Что? О Тьма, Нико, это глупые сказки. Големы они из глины! Чаще всего с добавлением разных видов камня, бетона, арматуры и шарнирных конструкций.
Нико улыбается виновато, это хорошо у него получается: у него подвижное лицо, и даже аккуратная борода не скрывает живой мимики. Я улыбаюсь ему в ответ и украдкой любуюсь.
Ты же знаешь, как
говорят.
Много что говорят. Про вас даже в книгах пишут, будто это Сантос Сендагилея убил Последнего Короля, но это же не делает слухи правдой?
Он отводит взгляд, и я смягчаюсь.
Я ведь не зову тебя сейчас в церковь. Это всего лишь праздник, я же даже не танцую. Что за дело твоим предкам, если мы просто придём вместе?
Да зачем это? Тем более, что ты не танцуешь! Разве плохо, как сейчас?
А меня вдруг будто холодной водой окатывает.
Тебе тебе стыдно быть со мной?
Бишиг, он кривится, ну зачем ты так? Конечно, я ничего такого не
Нико совсем не умеет врать. Кровь бросается мне в лицо. Уши горят, а краска заливает, кажется, даже светлый скальп под ёжиком волос. Я подтягиваю одеяло подмышки, сажусь и бросаю чары в длинный ряд ламп над кроватью, они отзываются электрическим треском и бьют в глаза.
Уходи, спокойно говорю я. Я вдруг ощущаю, что ужасно устала; руки тяжёлые, а голова холодная и мутная одновременно, как бывает, когда слишком засидишься в мастерской.
Ну ты чего, из-за такой ерунды?..
Пошёл вон. Собирай свои шмотки и выметайся.
Бишиг, ты сдурела? Ночь на дворе!
Вызовешь машину, на площади есть телефон.

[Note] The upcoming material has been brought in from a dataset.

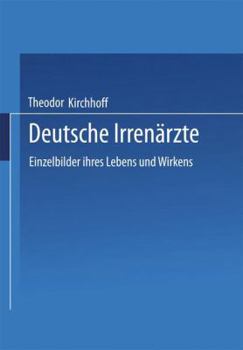 Paperback Deutsche Irrenärzte: Einzelbilder Ihres Lebens Und Wirkens [German] Book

Я хорошая хозяйка. Я надеваю домашний халат и смотрю, как он, бросая на меня гневные взгляды, собирает по комнате бельё, а потом провожаю через весь дом и сонные дорожки. Жухлые листья оглушительно хрустят под ногами.
У калитки я смотрю ему в глаза. Чему-то во мне больно, но голос не дрожит:
Я отзываю своё приглашение.
xxii
Если Ёши и знал, что я вижу его сны, или сам смотрел мои, он не намекнул на это ни словом. Он занимался какими-то своими таинственными делами в городе или запирался в мастерской, откуда иногда доносились звуки шлифовальной машины. В какой-то из дней на второй неделе нашего странного брака я обнаружила в супружеской спальне семейство резных зайцев: они сидели, деревянные и довольно грубо сделанные, внутри отключённой ванны. Один смешно сложил уши и к чему-то принюхивался, а другой лежал, уткнув нос в лапы и закрыв глаза.